In fact, these riotous, fractious, ungovernable emotions come from deep within oneself, from a place unseen, unknown by the conscious mind. It is precisely because it is intangible that it is called the "unconscious." At times we sense that we have carried these unseen, unknown elements within us for a long time, but how--but where? There is another part of the mind's self which lies completely outside the boundaries of the everyday, conscious mind.

It is a world of possibility, of promises, hopes and fears. It is also a world of energies, forces, and forms of intelligence, even distinct personality, lying within the unconscious. It is the source of much of our daily thoughts, feelings, and daily behaviors. We are more under the influence of the unconscious than we might suspect. Many of us have an intuitive feeling about the unconscious. We have had the feeling of being somewhere else, or perhaps, have driven or taken ourselves from one place to another, all while in deep thought, and not recalled the trip--only that we've arrived. This is the unconscious taking over some of the conscious functions, freeing the mind to do its imagining work, some call "daydreaming."

At times, feelings and emotions arise, and suddenly we are confronted by them, "I didn't know that I felt that way." When we suddenly blurt out these things, learning to recognize them by asking, "what part of me feels that way," is a very valuable exercise, and tool for self realization.

Sometimes these previously concealed identities or attitudes are embarrassing, or even violent and we are humiliated by them. At other times they reveal themselves as our own strengths and good qualities. For example, we may find that they are resources available to us that were previously hidden; we may express new wisdom, or speak in ways that show love or understanding previously unknown in our day to day life.

By gaining a true sense of our self through better acquaintance with the unconscious, we become more whole, more complete; our self is strengthened. By developing a relationship with the mind's eyes, the conscious and unconscious, we live richer lives. Most people however in todays modern, scientific world have lost touch with that place of dreams and imagination; they most often encounter the inner world only when they must--in times of psychological distress.

The mature self is a balanced self between conscious awareness and developing creativity derived from the power-storehouse of the unconscious. When out of balance, the power of the one or the other can become frightening, paralyzing us in our tracks. Unable to perceive the world outside or inside, we find many types of decision impossible in this state.
The purpose of learning to work with a whole, complete mind is not simply to resolve psychic distress or simply resolve conflicts; rather it is the source of our deepest feelings, our strongest religious longings, our great strength, and growing wisdom.

A great wind of energy originates in the integrated mind.
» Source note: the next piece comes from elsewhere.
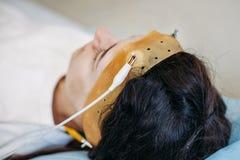 Menina com elétrodos do eeg toda em torno de sua cabeça que tem o exame médico da atividade de cérebro imagem de stock royalty free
We, in fact, as human beings, depend upon it, whether we know it or not, for all its image and symbol making power, for poetic, literary images, for math, scientific discoveries, for all artistic endeavors and for religious functioning. Without our native ability to generate these sense-symbols, we would not have the ability to function as a person in the day to day world. Thus it is hasty to denigrate the imagination--it is essential for much of our living.

In the case of dreams, imagination has the utmost power to convert the invisible forms of the unconscious into symbols and images that are perceptible to the waking mind. Sometimes dreams are so vivid, it's as if we were awake and experienced, in the day to day way, the contents of the dream. However real the symbols may seem, Johnson in his book, Inner Work cautions that one not take them literally. They are after all, unique symbols, your symbols speaking directly to you alone. A "spirit guide" contained within. Listen to their rhythms.
What part believes this? And what do you live for?